You are free to explore the eventful history of the Castle Friary with an audio guide or to explore the atmosphere of the past on your own.
- Duration: ca. 60 min.
- Languages: Deutsch / Englisch
- Suitable for families with children from the age of 8.
- The Castle monastry is accessible without steps.
For about 600 years, the Maria Magdalenen Church was the cultural and religious centre of the castle hill. In 1819, the church belonging to the Castle friary was demolished due to dilapidation. After several supporting pillars had collapsed over time, it seemed too costly to restore the building. Today floor markings in the former church square trace the former structure oft he church vaults.
Based on historical sources, design student Florian Timm has created photo-realistic replicas of the church:
View the Maria Magdalenen Church here from different angles as a 3D reconstruction with music from Hanseatic cities; recorded by the Ensemble Weser-Renaissance Bremen under the direction of Manfred Cordes:
Due to the fragile condition of the ornamental floor, the former sacristy of the Castle friary may no longer be entered. In the virtual presentation you can experience the ornate design of the walls and ornaments up close. We hope you enjoy exploring!
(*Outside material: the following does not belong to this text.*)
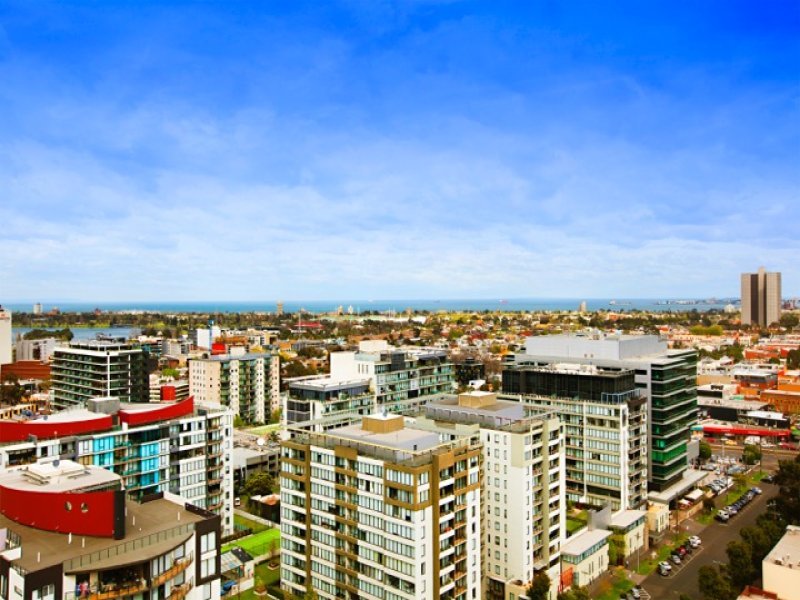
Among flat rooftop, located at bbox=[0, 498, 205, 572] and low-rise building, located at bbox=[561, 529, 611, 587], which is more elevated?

While the beginnings of the Castle friary date back to 1229, the sacristy was probably built much later, around 1400, and served to store liturgical utensils and vestments. The magnificent furnishings and paintings in this room bear witness to its special religious significance. There was a direct connection to the choir of the church through a door and two windows. After the conversion of the monastery into a poorhouse in the early 16th century, a so-called Herrenzimmer was set up here. It was probably the study of the superintendents (lords) of the poorhouse, whose painted coats of arms you can see on the opposite wood-panelled wall. The sacristy itself was not part of the church building, but was integrated into the grounds of the monastery or poorhouse. As a result, the room was preserved when the church, which had fallen into disrepair, was demolished in 1819. After extensive restoration work, it now offers an impressively beautiful, detailed example of medieval and interior art.